| Written instruction |
Reproduce the stretch of the listing from the line that contains "In this scene, would" through the line that contains "3121 centimetres", both lines included, with nothing altered.

Questions about scene geometry
** BEGIN **
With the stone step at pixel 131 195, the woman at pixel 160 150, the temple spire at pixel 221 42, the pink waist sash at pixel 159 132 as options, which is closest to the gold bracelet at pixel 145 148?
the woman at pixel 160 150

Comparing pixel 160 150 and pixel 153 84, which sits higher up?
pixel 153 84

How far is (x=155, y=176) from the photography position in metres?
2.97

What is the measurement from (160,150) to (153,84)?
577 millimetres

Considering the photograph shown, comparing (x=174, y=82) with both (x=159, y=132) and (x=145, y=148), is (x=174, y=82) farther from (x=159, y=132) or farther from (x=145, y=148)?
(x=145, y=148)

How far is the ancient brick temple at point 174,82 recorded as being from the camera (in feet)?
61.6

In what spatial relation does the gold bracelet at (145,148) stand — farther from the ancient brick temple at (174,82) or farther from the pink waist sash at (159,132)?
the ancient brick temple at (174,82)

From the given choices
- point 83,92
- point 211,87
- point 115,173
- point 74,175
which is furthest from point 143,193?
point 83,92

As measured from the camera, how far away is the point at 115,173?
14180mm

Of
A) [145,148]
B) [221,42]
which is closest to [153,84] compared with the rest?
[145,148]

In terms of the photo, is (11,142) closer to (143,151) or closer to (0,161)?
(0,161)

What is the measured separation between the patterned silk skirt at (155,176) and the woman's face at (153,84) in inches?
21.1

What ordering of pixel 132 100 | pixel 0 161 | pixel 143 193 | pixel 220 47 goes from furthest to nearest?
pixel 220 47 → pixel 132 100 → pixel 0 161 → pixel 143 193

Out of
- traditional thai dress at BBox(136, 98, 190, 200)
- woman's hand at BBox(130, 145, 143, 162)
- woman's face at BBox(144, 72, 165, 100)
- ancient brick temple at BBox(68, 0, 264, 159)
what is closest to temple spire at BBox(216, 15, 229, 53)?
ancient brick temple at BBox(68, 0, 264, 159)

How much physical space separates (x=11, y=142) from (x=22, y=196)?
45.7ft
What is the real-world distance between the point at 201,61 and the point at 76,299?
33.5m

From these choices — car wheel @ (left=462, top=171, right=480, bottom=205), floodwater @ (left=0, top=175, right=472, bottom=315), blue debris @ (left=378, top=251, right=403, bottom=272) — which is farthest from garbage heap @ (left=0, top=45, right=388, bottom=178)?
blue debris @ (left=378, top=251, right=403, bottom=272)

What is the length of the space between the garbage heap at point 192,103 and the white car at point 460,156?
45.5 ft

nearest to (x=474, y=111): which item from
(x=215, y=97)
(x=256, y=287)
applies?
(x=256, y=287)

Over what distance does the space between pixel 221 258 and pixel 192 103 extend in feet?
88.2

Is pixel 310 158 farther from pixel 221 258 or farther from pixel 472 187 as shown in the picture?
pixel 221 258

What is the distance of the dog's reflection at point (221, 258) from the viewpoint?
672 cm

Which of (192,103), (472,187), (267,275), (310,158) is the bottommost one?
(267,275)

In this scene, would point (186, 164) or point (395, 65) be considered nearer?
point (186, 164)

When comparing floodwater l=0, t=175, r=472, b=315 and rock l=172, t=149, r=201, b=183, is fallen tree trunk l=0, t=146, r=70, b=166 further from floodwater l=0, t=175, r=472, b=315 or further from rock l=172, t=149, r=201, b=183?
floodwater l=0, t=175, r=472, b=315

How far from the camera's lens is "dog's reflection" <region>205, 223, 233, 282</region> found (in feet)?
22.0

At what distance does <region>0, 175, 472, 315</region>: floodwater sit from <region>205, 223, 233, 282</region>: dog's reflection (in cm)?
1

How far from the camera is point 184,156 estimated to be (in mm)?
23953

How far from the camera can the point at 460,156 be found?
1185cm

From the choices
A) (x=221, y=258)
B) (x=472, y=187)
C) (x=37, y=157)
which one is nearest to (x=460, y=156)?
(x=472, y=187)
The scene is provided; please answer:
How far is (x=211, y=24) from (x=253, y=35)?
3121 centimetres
** END **
** BEGIN **
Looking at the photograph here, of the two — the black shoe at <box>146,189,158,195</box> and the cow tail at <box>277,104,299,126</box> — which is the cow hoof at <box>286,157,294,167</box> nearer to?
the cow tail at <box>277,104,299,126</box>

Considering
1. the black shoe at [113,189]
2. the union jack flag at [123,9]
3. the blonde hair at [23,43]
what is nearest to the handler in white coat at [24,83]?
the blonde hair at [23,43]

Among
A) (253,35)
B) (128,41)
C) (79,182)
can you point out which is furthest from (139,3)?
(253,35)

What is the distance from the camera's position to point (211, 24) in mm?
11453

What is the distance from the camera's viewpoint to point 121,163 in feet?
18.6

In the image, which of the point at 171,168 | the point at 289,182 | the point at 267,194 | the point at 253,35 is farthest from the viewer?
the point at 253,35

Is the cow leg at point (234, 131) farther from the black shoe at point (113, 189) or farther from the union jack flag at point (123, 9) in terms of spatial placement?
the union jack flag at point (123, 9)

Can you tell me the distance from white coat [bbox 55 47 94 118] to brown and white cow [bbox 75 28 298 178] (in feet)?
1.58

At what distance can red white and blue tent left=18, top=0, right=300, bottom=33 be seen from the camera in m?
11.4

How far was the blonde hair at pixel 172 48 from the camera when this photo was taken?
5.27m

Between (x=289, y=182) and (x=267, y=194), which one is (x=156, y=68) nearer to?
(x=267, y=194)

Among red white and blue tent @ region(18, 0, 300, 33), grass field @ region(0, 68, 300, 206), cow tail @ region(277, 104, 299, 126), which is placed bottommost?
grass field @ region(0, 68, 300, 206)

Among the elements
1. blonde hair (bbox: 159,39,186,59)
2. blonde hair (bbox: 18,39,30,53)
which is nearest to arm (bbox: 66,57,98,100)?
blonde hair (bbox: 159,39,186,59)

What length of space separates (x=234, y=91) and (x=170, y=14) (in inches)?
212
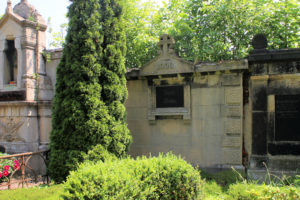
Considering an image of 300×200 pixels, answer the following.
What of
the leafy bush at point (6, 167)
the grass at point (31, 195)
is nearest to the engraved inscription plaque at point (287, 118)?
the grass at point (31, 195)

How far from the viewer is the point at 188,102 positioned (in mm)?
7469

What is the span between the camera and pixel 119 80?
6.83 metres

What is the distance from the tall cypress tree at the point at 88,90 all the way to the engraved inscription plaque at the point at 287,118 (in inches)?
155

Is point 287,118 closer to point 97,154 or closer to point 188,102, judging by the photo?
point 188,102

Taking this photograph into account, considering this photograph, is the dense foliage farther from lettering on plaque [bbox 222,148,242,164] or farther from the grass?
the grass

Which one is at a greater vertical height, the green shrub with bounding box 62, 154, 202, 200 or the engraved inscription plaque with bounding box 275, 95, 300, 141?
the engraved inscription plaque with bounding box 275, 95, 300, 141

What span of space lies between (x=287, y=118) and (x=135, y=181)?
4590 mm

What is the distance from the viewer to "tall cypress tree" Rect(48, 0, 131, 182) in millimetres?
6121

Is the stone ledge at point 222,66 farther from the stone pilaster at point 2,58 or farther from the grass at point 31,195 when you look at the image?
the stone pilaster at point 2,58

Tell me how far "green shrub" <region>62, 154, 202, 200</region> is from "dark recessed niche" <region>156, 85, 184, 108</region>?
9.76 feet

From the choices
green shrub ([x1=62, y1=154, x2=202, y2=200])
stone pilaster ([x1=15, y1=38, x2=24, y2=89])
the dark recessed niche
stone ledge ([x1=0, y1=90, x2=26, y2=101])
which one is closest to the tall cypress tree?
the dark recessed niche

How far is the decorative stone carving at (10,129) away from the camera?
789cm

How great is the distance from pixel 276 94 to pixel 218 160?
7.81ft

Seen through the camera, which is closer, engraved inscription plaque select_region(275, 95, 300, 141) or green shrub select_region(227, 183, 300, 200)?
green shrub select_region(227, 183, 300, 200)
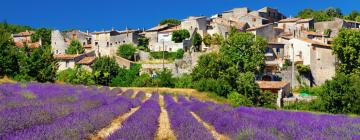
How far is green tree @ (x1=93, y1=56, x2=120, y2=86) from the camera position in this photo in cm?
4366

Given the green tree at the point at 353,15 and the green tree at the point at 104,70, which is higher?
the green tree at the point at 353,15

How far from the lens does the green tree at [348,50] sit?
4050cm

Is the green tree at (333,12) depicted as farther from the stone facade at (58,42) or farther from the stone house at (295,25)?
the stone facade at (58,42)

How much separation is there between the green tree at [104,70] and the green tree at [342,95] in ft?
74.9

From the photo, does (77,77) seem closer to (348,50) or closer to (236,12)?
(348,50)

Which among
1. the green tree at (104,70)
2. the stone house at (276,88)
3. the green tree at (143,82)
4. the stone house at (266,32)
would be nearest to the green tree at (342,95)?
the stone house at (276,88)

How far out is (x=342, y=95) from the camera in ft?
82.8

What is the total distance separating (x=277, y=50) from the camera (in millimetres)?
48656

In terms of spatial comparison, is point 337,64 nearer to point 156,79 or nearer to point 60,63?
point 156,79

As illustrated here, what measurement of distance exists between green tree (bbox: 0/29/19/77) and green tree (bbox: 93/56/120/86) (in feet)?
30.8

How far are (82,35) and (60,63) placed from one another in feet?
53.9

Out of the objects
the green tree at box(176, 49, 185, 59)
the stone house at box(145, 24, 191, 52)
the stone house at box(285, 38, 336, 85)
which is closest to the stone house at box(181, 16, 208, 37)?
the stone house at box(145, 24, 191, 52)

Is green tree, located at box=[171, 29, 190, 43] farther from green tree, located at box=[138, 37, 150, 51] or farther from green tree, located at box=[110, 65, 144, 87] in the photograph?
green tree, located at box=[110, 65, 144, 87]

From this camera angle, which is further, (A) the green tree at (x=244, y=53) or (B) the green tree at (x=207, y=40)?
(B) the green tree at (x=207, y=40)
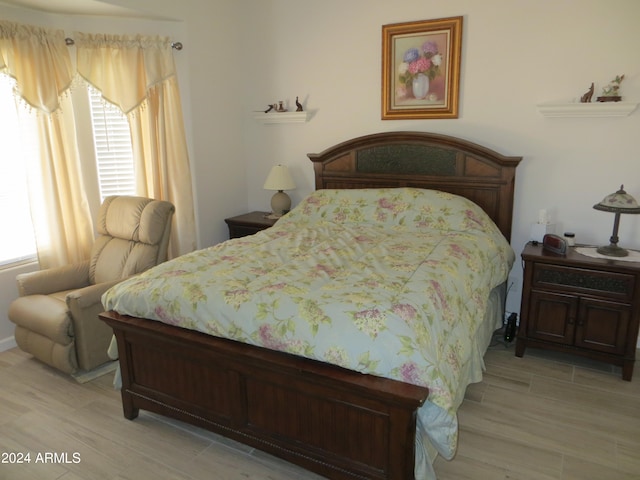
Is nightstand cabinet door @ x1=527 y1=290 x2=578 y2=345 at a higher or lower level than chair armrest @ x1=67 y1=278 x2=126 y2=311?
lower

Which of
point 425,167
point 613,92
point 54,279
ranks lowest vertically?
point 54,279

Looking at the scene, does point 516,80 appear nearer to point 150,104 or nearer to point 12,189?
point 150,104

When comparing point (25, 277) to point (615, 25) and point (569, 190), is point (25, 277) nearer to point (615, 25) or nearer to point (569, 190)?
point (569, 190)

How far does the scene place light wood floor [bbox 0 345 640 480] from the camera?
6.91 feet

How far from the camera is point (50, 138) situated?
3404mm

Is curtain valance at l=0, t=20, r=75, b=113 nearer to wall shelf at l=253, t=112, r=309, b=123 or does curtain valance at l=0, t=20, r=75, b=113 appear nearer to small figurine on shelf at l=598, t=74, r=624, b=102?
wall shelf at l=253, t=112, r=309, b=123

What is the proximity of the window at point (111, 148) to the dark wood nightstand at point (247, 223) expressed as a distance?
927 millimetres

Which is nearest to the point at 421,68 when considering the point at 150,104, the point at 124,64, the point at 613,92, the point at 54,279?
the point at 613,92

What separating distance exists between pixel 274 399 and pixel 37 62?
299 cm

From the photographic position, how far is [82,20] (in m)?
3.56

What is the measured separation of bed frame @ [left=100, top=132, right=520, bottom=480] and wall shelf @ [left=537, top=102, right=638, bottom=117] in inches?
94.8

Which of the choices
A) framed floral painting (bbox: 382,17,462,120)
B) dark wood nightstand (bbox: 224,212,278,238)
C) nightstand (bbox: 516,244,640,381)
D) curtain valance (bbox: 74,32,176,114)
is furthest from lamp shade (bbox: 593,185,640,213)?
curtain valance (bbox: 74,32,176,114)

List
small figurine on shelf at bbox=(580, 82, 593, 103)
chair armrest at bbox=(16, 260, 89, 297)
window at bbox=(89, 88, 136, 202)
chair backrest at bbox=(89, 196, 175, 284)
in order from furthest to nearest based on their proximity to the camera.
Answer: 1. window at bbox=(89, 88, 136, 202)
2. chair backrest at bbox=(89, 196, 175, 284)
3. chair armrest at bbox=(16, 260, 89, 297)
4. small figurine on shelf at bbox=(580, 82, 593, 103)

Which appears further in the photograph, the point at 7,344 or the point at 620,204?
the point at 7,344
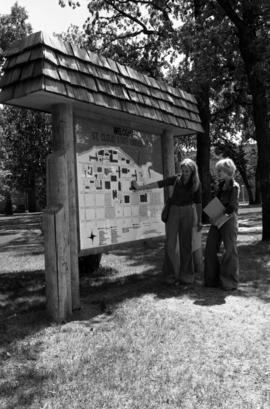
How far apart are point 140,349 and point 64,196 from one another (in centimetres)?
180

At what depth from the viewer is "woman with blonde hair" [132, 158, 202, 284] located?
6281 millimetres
** END **
** BEGIN **
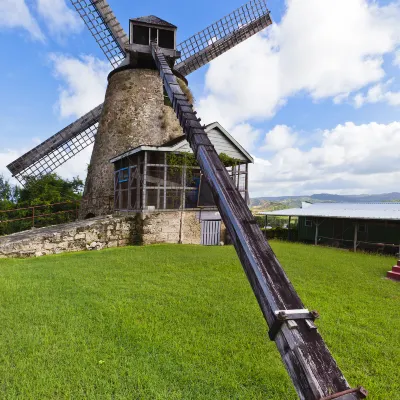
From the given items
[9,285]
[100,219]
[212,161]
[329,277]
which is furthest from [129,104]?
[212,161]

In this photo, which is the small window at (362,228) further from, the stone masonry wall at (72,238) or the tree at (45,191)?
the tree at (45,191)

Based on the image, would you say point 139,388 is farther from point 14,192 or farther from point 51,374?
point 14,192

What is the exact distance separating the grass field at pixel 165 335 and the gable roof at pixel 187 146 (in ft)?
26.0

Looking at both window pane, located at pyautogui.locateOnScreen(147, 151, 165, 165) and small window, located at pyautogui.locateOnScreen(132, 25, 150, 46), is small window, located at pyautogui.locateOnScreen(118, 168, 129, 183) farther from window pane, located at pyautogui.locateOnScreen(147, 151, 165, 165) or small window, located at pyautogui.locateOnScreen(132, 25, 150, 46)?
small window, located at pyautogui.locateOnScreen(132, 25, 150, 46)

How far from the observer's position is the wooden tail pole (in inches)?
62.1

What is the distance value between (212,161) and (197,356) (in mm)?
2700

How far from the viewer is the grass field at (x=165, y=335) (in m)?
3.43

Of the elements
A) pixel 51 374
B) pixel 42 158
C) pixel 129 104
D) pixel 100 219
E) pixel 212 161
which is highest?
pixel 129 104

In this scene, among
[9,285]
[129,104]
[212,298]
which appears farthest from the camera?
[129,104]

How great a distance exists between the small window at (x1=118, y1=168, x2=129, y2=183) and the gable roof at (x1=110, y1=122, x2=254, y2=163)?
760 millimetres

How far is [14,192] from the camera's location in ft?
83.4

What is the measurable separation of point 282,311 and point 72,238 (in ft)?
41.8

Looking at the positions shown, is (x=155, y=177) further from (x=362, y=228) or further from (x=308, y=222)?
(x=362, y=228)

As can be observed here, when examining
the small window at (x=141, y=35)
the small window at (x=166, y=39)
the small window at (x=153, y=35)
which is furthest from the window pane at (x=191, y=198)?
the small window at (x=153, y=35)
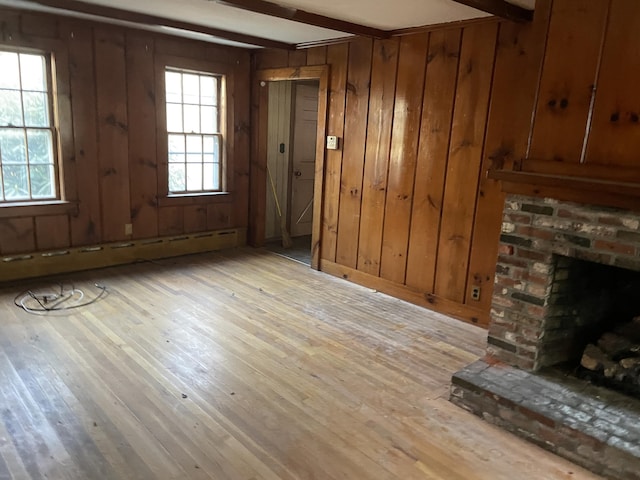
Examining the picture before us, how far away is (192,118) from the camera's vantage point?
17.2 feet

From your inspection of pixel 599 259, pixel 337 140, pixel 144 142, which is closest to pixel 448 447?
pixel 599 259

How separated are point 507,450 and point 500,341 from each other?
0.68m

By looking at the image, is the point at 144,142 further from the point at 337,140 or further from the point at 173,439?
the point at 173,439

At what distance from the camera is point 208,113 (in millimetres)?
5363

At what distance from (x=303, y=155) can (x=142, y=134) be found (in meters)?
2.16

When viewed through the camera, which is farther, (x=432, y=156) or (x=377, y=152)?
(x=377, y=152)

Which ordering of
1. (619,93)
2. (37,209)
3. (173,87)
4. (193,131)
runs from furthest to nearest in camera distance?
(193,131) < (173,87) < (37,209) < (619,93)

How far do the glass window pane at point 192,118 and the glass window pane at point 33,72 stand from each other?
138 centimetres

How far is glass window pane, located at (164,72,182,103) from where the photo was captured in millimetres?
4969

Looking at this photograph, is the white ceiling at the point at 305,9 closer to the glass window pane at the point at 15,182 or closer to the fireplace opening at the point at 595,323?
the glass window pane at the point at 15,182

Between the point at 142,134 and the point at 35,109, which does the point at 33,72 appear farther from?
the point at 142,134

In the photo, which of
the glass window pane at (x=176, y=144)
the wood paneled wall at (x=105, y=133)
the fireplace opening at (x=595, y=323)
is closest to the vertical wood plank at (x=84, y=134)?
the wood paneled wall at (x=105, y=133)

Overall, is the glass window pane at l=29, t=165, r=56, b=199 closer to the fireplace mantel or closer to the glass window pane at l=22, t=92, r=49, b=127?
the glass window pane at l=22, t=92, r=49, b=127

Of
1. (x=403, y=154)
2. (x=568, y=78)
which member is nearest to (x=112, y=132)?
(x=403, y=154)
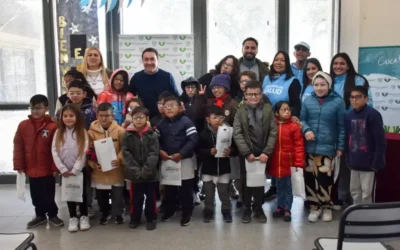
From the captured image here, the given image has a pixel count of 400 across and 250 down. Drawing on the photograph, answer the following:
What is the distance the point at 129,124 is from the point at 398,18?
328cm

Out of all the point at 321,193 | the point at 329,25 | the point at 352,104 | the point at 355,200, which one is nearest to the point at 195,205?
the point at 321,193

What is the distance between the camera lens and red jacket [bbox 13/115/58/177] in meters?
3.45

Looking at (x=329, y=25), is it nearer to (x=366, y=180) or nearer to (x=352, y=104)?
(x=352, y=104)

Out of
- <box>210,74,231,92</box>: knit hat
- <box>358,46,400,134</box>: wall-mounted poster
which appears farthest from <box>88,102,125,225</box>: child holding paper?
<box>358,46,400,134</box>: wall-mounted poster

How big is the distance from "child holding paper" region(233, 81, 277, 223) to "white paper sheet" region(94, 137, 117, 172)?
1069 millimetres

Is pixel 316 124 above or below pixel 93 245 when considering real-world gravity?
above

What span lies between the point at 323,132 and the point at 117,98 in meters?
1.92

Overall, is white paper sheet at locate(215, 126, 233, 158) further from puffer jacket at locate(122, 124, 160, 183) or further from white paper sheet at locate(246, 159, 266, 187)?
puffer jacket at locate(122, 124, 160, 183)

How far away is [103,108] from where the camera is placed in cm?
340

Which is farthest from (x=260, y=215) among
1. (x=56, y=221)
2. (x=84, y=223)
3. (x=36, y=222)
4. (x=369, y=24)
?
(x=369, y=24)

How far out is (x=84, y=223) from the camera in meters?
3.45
** END **
| Exercise response |
In this scene, would point (186, 164) or point (395, 65) be considered nearer?
point (186, 164)

When comparing floodwater l=0, t=175, r=472, b=315 and rock l=172, t=149, r=201, b=183, is fallen tree trunk l=0, t=146, r=70, b=166 further from floodwater l=0, t=175, r=472, b=315 or further from rock l=172, t=149, r=201, b=183?
floodwater l=0, t=175, r=472, b=315

How far from the camera's lens is "dog's reflection" <region>205, 223, 233, 282</region> found (in feet)?
22.0

At what distance does <region>0, 175, 472, 315</region>: floodwater sit from <region>205, 223, 233, 282</region>: dog's reflection (in cm)?
1

How far from the camera is point 184,156 estimated to be (in mm)?
23953

How far from the camera can the point at 460,156 be found?
1185cm

From the choices
A) (x=221, y=258)
B) (x=472, y=187)
C) (x=37, y=157)
which one is nearest to (x=460, y=156)?
(x=472, y=187)
The scene is provided; please answer:
How far is (x=211, y=24) from (x=253, y=35)?
3121 centimetres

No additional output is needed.